**** Extracted entries ****

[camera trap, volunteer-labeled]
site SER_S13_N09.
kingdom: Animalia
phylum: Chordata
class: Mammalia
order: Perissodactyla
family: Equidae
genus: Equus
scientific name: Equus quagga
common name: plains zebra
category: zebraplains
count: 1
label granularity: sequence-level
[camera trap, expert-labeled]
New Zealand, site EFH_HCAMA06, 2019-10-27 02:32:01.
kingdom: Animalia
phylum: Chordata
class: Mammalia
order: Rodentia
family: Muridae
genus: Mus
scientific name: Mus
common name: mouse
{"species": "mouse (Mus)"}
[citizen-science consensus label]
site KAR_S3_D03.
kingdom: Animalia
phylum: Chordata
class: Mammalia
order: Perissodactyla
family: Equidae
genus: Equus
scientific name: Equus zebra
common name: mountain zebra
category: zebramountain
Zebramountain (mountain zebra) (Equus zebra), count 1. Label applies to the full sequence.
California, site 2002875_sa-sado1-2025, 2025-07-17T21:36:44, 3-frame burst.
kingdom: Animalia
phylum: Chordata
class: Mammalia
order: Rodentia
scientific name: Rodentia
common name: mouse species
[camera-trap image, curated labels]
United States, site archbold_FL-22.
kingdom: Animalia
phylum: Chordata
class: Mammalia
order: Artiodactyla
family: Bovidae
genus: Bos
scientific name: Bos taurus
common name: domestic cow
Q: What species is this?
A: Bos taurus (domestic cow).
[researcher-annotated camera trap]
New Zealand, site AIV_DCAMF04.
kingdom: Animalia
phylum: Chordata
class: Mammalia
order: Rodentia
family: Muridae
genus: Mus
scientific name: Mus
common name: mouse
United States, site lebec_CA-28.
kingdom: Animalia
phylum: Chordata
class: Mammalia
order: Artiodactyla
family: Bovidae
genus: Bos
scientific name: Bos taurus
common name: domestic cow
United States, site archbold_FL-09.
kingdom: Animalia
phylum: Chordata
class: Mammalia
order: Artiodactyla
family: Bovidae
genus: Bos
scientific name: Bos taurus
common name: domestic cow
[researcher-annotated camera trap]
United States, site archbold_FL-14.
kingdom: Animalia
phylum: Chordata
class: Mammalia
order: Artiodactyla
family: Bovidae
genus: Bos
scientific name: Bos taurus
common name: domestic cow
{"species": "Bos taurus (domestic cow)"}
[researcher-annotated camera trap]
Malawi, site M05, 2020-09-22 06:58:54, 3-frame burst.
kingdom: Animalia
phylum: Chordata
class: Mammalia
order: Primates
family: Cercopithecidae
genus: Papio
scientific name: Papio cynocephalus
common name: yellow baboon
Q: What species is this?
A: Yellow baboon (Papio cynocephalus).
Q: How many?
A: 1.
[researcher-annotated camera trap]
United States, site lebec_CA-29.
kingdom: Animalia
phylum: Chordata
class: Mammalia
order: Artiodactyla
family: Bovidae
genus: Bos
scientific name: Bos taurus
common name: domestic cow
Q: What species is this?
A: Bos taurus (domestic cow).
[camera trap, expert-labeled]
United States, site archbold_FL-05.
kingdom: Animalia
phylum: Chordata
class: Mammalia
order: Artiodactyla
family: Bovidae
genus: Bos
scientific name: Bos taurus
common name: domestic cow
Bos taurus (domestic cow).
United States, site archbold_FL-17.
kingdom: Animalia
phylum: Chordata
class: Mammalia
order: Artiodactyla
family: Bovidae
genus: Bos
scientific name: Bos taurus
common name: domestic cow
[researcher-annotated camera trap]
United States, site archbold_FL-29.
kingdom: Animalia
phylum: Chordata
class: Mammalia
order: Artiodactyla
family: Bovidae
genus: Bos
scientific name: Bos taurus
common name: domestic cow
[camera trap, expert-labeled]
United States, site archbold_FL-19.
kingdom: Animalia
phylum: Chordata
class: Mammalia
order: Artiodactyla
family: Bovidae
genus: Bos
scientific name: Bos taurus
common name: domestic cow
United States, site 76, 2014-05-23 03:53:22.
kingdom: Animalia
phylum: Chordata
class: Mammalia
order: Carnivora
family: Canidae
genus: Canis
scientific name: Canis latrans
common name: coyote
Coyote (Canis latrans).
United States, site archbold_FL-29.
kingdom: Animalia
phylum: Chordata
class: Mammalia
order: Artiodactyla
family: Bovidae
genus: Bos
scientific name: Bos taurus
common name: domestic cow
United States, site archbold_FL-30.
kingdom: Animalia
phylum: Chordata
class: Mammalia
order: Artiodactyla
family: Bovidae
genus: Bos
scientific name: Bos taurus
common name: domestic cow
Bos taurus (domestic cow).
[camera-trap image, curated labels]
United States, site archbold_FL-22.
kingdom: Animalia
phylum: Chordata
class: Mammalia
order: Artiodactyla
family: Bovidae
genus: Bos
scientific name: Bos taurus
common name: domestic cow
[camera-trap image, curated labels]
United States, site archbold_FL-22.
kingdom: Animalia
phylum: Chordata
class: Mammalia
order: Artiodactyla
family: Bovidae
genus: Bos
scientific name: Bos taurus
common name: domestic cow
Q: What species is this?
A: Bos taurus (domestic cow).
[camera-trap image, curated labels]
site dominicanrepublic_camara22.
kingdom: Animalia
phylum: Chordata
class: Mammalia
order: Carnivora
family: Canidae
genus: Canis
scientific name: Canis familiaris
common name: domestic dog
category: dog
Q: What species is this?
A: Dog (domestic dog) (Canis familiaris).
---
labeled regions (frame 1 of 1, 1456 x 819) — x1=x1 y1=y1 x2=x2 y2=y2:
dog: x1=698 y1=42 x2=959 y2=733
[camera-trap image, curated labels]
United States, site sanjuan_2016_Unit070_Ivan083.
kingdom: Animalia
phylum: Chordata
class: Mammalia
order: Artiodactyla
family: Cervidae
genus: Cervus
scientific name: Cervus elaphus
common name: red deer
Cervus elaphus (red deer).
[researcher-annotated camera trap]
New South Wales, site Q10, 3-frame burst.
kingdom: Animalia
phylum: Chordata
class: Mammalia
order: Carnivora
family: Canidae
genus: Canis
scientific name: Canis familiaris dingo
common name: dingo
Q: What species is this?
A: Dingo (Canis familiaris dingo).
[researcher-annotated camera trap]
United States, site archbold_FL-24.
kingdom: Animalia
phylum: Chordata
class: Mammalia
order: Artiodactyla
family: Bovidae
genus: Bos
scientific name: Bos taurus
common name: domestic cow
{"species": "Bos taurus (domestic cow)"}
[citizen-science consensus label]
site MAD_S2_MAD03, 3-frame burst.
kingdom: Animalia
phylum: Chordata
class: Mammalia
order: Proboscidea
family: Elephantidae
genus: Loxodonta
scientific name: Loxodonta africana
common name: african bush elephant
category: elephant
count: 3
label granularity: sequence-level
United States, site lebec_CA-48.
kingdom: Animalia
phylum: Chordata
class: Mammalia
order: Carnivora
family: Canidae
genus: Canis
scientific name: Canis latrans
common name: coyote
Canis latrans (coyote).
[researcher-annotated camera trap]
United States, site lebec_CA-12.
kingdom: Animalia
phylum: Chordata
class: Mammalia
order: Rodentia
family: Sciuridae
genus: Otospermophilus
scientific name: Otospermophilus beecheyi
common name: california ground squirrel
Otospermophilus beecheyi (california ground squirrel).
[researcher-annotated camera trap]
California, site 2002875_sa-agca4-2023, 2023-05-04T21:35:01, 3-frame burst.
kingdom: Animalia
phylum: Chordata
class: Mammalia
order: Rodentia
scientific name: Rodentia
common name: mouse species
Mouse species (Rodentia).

****

**Problem requirements**
Search the entries for the word "Zealand" and copy every line that holds it.

**Answer to this exercise**
New Zealand, site EFH_HCAMA06, 2019-10-27 02:32:01.
New Zealand, site AIV_DCAMF04.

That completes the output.